Snider told CSO that he “fundamentally disagrees.”

“Social engineering is a big problem,” he said. “When you take away the risk of social engineering, it does make users safe.”

The solution, he added, is for an AI agent to filter inputs.

Google was asked for comment on the FireTail report. No reply had been received by our deadline, nor was there a response from xAI, which is behind Grok.

“ASCII Smuggling attacks against AIs aren’t new,” commented Joseph Steinberg, a US-based cybersecurity and AI expert. “I saw one demonstrated over a year ago.”

He didn’t specify where, but in August 2024, a security researcher blogged about an ASCII smuggling vulnerability in Copilot. The finding was reported to Microsoft.

Many ways of disguising malicious prompts will be discovered over time, he added, so it’s important that IT and security leaders ensure that AIs don’t have the power to act without human approval on prompts that could be damaging.
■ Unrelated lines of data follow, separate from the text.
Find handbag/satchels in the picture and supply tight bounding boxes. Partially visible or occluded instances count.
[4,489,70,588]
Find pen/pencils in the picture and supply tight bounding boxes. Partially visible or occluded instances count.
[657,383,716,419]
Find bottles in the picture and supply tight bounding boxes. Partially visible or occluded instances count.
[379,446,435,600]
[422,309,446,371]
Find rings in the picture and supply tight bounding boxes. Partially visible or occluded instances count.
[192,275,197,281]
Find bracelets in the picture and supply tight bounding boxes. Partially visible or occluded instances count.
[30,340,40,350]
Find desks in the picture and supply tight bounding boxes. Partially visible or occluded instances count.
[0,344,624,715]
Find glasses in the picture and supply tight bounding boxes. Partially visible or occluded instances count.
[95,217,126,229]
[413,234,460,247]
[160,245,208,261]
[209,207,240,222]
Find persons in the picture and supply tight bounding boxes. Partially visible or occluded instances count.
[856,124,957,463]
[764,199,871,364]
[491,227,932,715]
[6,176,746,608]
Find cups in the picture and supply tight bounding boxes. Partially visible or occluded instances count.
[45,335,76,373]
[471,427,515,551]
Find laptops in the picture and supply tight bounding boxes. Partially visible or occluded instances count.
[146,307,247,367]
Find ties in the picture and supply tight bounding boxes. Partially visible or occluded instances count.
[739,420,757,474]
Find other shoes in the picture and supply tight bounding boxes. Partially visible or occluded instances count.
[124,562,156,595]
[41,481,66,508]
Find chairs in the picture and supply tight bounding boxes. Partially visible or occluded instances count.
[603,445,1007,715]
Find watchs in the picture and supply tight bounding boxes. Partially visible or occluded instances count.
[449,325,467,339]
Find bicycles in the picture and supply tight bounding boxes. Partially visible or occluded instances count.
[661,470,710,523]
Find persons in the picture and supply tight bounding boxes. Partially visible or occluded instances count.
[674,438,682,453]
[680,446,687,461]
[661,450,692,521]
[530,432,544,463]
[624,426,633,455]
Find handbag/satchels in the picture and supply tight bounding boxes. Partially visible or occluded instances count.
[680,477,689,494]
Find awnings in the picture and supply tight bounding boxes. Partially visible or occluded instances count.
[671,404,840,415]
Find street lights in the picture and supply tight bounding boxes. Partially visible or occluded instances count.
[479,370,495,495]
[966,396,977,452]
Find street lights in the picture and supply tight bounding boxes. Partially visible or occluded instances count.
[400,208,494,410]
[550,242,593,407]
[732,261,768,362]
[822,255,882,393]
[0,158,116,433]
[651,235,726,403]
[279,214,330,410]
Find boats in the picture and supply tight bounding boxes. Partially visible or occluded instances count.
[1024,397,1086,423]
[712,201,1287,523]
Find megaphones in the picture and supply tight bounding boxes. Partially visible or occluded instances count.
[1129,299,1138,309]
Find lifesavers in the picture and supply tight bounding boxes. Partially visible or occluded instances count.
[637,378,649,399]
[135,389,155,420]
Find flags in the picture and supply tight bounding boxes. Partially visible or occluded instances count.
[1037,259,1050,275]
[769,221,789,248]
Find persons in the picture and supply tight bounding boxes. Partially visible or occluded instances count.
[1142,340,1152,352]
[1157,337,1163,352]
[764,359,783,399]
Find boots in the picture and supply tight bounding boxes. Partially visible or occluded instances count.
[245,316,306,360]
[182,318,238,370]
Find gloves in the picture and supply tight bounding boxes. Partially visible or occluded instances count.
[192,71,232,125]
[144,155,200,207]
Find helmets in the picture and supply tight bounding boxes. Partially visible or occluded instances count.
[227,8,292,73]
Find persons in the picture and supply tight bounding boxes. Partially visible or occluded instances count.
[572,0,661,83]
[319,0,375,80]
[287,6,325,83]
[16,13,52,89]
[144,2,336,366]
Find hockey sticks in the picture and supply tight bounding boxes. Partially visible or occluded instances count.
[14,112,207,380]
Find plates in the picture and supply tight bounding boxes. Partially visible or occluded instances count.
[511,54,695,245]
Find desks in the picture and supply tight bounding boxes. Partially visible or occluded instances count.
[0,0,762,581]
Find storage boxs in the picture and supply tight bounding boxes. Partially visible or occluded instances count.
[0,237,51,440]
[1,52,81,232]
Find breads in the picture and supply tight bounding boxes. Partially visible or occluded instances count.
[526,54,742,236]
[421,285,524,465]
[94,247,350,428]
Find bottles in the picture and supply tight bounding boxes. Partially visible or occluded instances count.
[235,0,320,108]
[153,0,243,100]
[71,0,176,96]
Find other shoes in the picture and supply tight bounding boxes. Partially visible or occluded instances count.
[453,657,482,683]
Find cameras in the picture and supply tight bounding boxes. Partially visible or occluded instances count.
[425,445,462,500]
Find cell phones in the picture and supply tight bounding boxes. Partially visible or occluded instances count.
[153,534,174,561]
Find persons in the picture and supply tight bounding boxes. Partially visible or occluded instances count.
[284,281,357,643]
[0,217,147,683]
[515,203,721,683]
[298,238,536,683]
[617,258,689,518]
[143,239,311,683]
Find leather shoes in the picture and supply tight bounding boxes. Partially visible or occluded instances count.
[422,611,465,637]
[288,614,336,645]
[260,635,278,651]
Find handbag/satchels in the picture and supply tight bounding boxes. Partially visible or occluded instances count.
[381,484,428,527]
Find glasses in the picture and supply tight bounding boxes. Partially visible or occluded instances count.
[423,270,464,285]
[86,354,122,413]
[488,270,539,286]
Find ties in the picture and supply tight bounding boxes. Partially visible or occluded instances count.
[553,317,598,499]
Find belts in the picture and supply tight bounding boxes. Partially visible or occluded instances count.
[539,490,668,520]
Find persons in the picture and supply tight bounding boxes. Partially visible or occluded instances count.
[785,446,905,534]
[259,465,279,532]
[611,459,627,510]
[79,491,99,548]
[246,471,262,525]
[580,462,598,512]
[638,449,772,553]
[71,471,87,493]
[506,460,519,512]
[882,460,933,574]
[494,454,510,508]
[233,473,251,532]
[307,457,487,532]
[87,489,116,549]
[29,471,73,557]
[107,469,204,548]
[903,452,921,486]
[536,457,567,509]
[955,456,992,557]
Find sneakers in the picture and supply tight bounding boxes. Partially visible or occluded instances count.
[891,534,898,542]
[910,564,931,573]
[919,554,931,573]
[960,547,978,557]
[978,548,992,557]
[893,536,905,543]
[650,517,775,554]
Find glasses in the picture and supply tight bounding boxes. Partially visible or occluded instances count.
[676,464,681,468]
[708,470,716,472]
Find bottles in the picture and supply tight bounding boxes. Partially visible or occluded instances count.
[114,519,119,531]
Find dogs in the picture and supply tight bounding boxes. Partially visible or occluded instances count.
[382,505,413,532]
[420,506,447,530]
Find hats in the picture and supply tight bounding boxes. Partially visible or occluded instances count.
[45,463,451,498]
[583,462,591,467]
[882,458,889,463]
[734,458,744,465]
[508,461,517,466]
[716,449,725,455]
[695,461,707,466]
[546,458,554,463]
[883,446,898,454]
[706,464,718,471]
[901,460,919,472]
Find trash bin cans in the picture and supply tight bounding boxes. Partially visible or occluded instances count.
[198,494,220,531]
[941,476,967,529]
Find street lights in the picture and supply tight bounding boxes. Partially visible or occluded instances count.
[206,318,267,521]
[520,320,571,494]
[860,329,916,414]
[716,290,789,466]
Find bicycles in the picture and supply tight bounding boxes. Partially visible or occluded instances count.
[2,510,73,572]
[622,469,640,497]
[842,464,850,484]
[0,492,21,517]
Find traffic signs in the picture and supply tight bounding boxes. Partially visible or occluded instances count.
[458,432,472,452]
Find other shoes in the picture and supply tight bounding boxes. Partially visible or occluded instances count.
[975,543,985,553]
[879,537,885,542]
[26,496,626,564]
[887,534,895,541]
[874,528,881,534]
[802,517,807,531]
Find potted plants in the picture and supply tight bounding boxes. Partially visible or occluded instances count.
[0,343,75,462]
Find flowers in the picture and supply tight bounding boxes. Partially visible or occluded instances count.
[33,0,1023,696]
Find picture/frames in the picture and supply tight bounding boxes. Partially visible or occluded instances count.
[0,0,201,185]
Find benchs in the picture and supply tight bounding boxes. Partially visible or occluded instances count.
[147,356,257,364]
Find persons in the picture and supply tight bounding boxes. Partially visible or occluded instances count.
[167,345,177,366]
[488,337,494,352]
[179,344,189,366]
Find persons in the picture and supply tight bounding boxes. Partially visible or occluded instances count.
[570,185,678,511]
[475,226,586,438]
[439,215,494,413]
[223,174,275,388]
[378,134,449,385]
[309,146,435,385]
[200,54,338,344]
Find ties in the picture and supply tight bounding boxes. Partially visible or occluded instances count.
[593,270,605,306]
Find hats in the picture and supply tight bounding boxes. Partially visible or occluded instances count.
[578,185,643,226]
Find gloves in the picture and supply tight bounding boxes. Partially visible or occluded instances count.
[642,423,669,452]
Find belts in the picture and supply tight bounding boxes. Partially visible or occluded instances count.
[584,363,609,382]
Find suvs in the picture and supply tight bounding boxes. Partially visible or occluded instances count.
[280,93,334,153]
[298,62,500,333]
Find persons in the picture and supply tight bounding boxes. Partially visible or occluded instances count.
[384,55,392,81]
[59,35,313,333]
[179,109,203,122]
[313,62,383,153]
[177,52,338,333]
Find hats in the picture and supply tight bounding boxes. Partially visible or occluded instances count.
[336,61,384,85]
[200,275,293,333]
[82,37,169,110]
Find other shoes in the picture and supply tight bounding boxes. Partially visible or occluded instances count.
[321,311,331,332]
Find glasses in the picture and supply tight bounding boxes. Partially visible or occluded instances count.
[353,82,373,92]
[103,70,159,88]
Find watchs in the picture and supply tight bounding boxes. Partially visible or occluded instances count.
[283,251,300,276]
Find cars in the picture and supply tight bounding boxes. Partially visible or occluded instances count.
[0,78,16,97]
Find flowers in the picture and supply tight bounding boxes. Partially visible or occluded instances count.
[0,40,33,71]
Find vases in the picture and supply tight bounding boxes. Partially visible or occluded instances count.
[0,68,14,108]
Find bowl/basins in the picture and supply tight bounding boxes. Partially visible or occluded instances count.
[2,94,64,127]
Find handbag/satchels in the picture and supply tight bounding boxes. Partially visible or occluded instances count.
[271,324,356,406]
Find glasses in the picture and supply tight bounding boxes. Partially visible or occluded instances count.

It may be wise, he added, to convert all prompt requests to standard ASCII characters that are visible and expected before they reach the AI engine.

Similar prompt injection attacks

Last month CSO reported that attackers are increasingly exploiting generative AI by embedding malicious prompts in macros and exposing hidden data through parsers. Other such flaws include the discovery by Aim Security researchers of EchoLeak (CVE-2025-32711), a zero-click prompt injection vulnerability in Microsoft 365 Copilot that has since been patched.

In July, Pangea reported that large language models (LLMs) could be fooled by prompt injection attacks that embed malicious instructions into a query’s legal disclaimer, terms of service, or privacy policies. At the time,  Kellman Meghu, principal security architect at Canadian incident response firm DeepCove Cybersecurity, said, “How silly we are as an industry, pretending this thing [AI] is ready for prime time … We just keep throwing AI at the wall hoping something sticks.”